Objective: To prospectively characterize varicella occurring in children previously immunized with a live attenuated varicella vaccine (breakthrough varicella) through daily observation by medical personnel and to compare it with natural varicella followed in the same manner.
Design: A blinded clinical survey.
Setting: Four pediatric practices (two private; two hospital-based).
Participants: Healthy 12-month-old through 17-year-old children with chickenpox were studied; 92 had natural varicella and 58 had breakthrough varicella. SELECTION PROCEDURES AND INTERVENTIONS: Study personnel, unaware of vaccination status, documented the clinical characteristics of each patient in the office or at the patient's home each day from enrollment until the day after the total number of lesions increased less than 10%. A standard form documenting number and description of lesions, temperature, duration of illness, and associated clinical complaints was completed each day by the same study personnel. Acute and convalescent sera were obtained on breakthrough cases.

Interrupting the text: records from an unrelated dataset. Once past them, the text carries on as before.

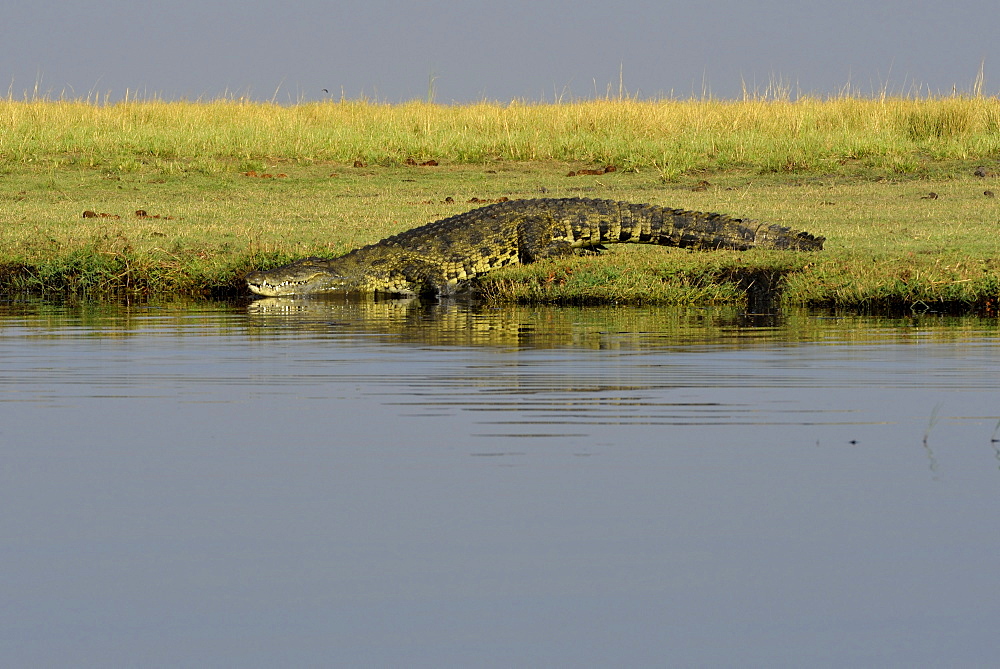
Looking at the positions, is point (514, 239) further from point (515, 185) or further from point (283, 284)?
point (515, 185)

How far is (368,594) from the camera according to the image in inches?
145

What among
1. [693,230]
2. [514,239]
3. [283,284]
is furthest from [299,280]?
[693,230]

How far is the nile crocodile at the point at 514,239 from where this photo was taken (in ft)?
46.3

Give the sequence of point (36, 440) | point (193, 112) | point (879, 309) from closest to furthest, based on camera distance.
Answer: point (36, 440), point (879, 309), point (193, 112)

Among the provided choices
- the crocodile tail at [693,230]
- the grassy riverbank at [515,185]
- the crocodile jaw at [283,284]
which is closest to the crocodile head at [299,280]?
the crocodile jaw at [283,284]

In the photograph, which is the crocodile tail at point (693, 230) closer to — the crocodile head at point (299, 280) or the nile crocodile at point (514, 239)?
the nile crocodile at point (514, 239)

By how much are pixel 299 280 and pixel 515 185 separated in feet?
36.2

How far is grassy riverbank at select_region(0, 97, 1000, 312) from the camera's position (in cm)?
1255

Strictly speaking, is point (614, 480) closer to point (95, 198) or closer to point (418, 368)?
point (418, 368)

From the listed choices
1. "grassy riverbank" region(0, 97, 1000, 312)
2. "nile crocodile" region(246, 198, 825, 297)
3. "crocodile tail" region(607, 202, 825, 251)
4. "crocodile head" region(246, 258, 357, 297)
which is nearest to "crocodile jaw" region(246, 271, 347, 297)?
"crocodile head" region(246, 258, 357, 297)

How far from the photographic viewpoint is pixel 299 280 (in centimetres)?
1329

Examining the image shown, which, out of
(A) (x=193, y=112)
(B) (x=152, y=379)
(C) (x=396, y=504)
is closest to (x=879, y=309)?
(B) (x=152, y=379)

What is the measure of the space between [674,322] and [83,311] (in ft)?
16.5

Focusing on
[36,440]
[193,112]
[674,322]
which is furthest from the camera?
[193,112]
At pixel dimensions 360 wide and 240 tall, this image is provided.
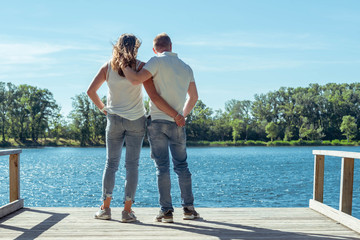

Measurements and results: Antibody to varicella-zoster virus was measured by the glycoprotein-based enzyme-linked immunosorbent assay. Of those with sera available, 85% were serologically confirmed. Eighty-seven percent of enrollees had a known exposure to chickenpox, with at least two thirds of each group having a greater than 4-hour or a household exposure. The numbers of total and vesicular lesions were significantly higher in the natural varicella group, regardless of exposure status (P = .021 to < .001). The group with breakthrough varicella had a significantly lower incidence of fever (P < .001) and a significantly shorter duration of illness (P < .001). Other associated constitutional complaints and complications were not significantly different between groups.
Conclusion: Varicella in vaccine recipients is clinically modified and significantly less severe than natural disease.